#### Instrução breve
Reproduza por inteiro os itens, começando na linha que contém "Referring to this" e terminando no fim dos itens, com ambas as extremidades incluídas. Nas respostas, desloque em -53 cada número, seja coordenada ou distância.

(Dados de relações espaciais)
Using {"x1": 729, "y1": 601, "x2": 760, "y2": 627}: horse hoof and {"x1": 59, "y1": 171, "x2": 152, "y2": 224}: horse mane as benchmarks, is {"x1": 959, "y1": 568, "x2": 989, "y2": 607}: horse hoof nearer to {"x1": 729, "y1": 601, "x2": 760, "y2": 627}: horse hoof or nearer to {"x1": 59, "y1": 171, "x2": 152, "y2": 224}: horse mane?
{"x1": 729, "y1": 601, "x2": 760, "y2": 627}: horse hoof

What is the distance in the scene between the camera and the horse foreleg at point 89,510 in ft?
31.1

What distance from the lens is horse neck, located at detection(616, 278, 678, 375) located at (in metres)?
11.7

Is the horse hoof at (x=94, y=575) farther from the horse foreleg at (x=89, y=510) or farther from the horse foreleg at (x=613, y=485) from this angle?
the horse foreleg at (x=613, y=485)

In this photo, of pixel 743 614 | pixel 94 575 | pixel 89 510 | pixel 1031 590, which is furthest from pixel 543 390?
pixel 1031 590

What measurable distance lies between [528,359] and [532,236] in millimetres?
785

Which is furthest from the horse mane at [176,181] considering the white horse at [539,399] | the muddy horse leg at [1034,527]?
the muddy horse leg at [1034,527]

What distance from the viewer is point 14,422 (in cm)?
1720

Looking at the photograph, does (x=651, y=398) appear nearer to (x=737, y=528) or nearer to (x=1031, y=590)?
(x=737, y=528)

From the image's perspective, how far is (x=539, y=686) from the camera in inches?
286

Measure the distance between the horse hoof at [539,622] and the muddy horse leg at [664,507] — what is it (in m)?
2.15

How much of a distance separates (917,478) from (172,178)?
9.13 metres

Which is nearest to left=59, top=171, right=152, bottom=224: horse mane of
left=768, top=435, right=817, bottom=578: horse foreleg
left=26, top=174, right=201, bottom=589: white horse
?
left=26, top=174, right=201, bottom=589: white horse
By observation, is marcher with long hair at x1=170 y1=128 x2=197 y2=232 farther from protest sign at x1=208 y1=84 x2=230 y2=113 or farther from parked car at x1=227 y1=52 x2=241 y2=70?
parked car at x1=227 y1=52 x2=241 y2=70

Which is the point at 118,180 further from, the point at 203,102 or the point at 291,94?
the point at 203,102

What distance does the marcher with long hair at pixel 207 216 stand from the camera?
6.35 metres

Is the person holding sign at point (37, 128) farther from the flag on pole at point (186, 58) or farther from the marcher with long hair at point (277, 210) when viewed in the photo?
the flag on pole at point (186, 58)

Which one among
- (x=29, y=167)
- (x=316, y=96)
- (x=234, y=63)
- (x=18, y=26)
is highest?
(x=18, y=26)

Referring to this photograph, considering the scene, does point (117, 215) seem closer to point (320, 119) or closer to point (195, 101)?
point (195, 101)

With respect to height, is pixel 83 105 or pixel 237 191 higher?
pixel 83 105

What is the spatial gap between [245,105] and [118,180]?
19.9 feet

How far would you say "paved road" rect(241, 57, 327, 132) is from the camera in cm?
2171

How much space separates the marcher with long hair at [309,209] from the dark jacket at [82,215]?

#### Resposta à tarefa
Referring to this photograph, considering the scene, does point (117, 215) seem closer to point (320, 119) or closer to point (195, 101)?
point (142, 48)

With respect to height, is pixel 83 105 or pixel 237 191 higher?
pixel 30 52

What is the spatial gap between [245,105] and [118,180]?
-33.1 feet

How far would you say "paved road" rect(241, 57, 327, 132) is from the camera in cm?
2118

How much space separates the marcher with long hair at [309,209] from the dark jacket at [82,215]?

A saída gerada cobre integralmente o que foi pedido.